### [Text block]

•••

The most complicated method is populate, which reads from a text file contained in the deployed WAR file. The text file contains the initial collection of novels. To open the text file, the populate method needs the ServletContext, a Java map that contains all of the critical information about the servlet embedded in the servlet container. The text file, in turn, contains records such as this:

Jane Austen!Persuasion

The line is parsed into two parts (author and title) separated by the bang symbol (!). The method then builds a Novel instance, sets the author and title properties, and adds the novel to the collection, which acts as an in-memory data store.

The Novels class also has utilities to encode the novels collection into XML or JSON, depending upon the format that the requester prefers. XML is the default, but JSON is available upon request. A lightweight XML-to-JSON package provides the JSON. Further details on encoding are below.

Example 3. The NovelsServlet class

package novels;

import java.util.concurrent.ConcurrentMap;
import javax.servlet.ServletException;
import javax.servlet.http.HttpServlet;
import javax.servlet.http.HttpServletRequest;
import javax.servlet.http.HttpServletResponse;
import java.util.Arrays;
import java.io.ByteArrayInputStream;
import java.io.ByteArrayOutputStream;
import java.io.OutputStream;
import java.io.BufferedReader;
import java.io.InputStreamReader;
import java.beans.XMLEncoder;
import org.json.JSONObject;
import org.json.XML;

public class NovelsServlet extends HttpServlet {
    static final long serialVersionUID = 1L;
    private Novels novels; // back-end bean

    // Executed when servlet is first loaded into container.
    @Override
    public void init() {
        this.novels = new Novels();
        novels.setServletContext(this.getServletContext());
    }

    // GET /novels
    // GET /novels?id=1
    @Override
    public void doGet(HttpServletRequest request, HttpServletResponse response) {
        String param = request.getParameter("id");
        Integer key = (param == null) ? null : Integer.valueOf((param.trim()));

        // Check user preference for XML or JSON by inspecting
        // the HTTP headers for the Accept key.

•••

### [Tasks]
**1)** Summarize the passage on the novels servlet in two sentences.
**2)** Please write the next part of the passage on the novels servlet, picking up after its final line.
The material that follows has no connection to the passage on the novels servlet.

### [Listed entries]
•••

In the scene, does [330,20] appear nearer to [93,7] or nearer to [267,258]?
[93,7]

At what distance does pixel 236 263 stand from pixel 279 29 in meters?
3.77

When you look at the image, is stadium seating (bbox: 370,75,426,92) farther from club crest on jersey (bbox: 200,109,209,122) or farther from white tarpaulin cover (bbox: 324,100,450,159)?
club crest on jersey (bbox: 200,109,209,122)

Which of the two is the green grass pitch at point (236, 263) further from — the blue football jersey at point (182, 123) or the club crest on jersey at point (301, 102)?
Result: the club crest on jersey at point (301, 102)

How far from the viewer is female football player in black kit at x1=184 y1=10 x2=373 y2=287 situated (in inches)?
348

•••

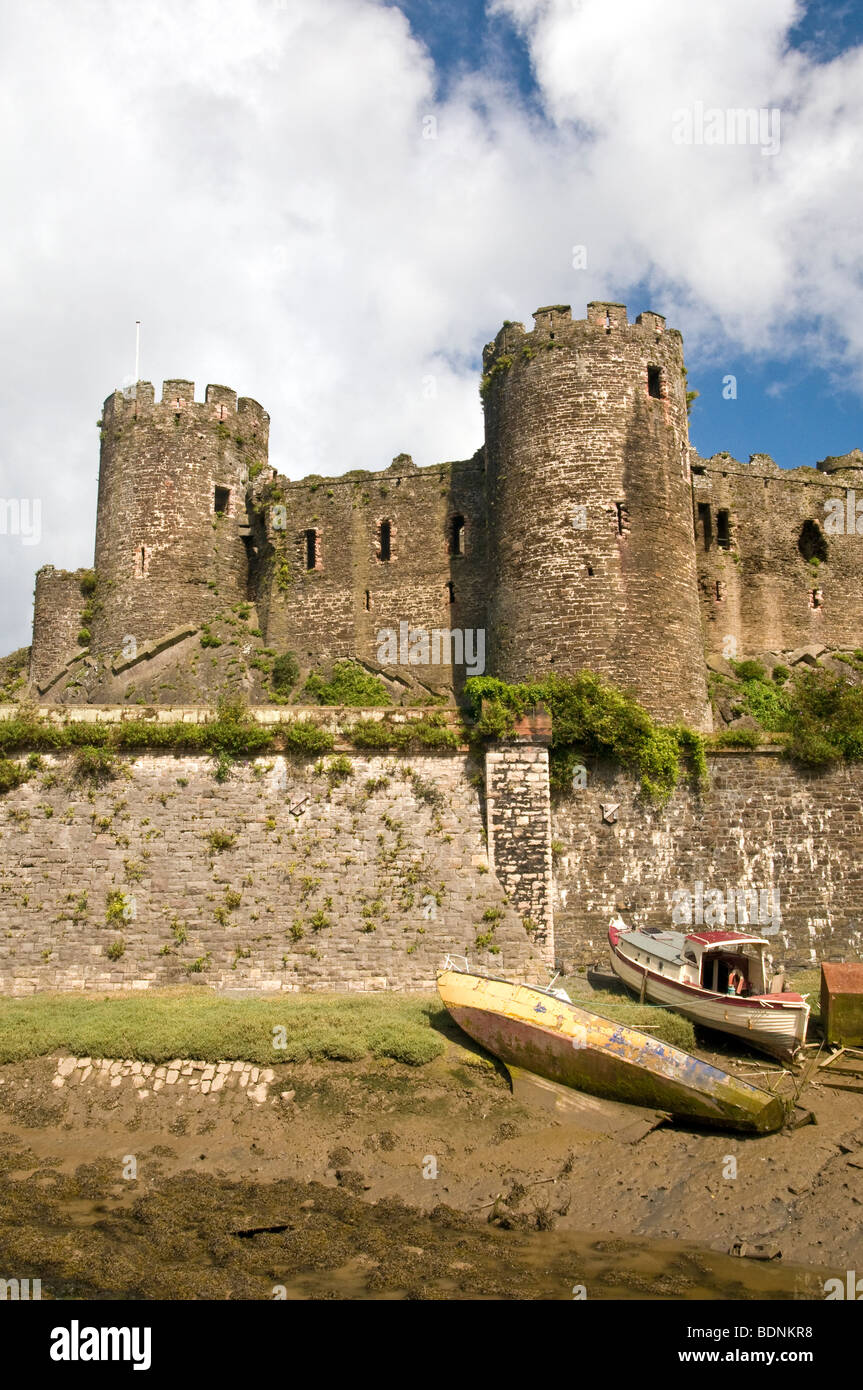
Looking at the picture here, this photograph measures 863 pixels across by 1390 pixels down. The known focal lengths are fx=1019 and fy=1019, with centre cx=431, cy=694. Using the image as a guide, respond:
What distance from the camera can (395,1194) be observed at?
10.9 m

•••

### [Replies]
**1)** The populate method uses the ServletContext to open a text file in the deployed WAR file, splits each record at the bang symbol into author and title, and adds a Novel built from them to a collection that serves as an in-memory data store. The Novels class can encode that collection as XML, the default, or as JSON on request, and the NovelsServlet class creates a Novels bean in its init method and starts a doGet method that reads an optional id parameter.

**2)**
        boolean json = false;
        String accept = request.getHeader("accept");
        if (accept != null && accept.contains("json")) json = true;

        // If no query string, assume client wants the full list.
        if (key == null) {
            ConcurrentMap<Integer, Novel> map = novels.getConcurrentMap();
            Object[] list = map.values().toArray();
            Arrays.sort(list);

            String payload = novels.toXml(list);        // defaults to Xml
            if (json) payload = novels.toJson(payload); // Json preferred?
            sendResponse(response, payload);
        }
        // Otherwise, return the specified Novel.
        else {
            Novel novel = novels.getConcurrentMap().get(key);
            if (novel == null) { // no such Novel
                String msg = key + " does not map to a novel.\n";
                sendResponse(response, novels.toXml(msg));
            }
            else { // requested Novel found
                if (json) sendResponse(response, novels.toJson(novels.toXml(novel)));
                else sendResponse(response, novels.toXml(novel));
            }
        }
    }

    // POST /novels
    @Override
    public void doPost(HttpServletRequest request, HttpServletResponse response) {
        String author = request.getParameter("author");
        String title = request.getParameter("title");

        // Are the data to create a new novel present?
        if (author == null || title == null)
            throw new RuntimeException(Integer.toString(HttpServletResponse.SC_BAD_REQUEST));

        // Create a novel.
        Novel n = new Novel();
        n.setAuthor(author);
        n.setTitle(title);

        // Save the ID of the newly created Novel.
        int id = novels.addNovel(n);

        // Generate the confirmation message.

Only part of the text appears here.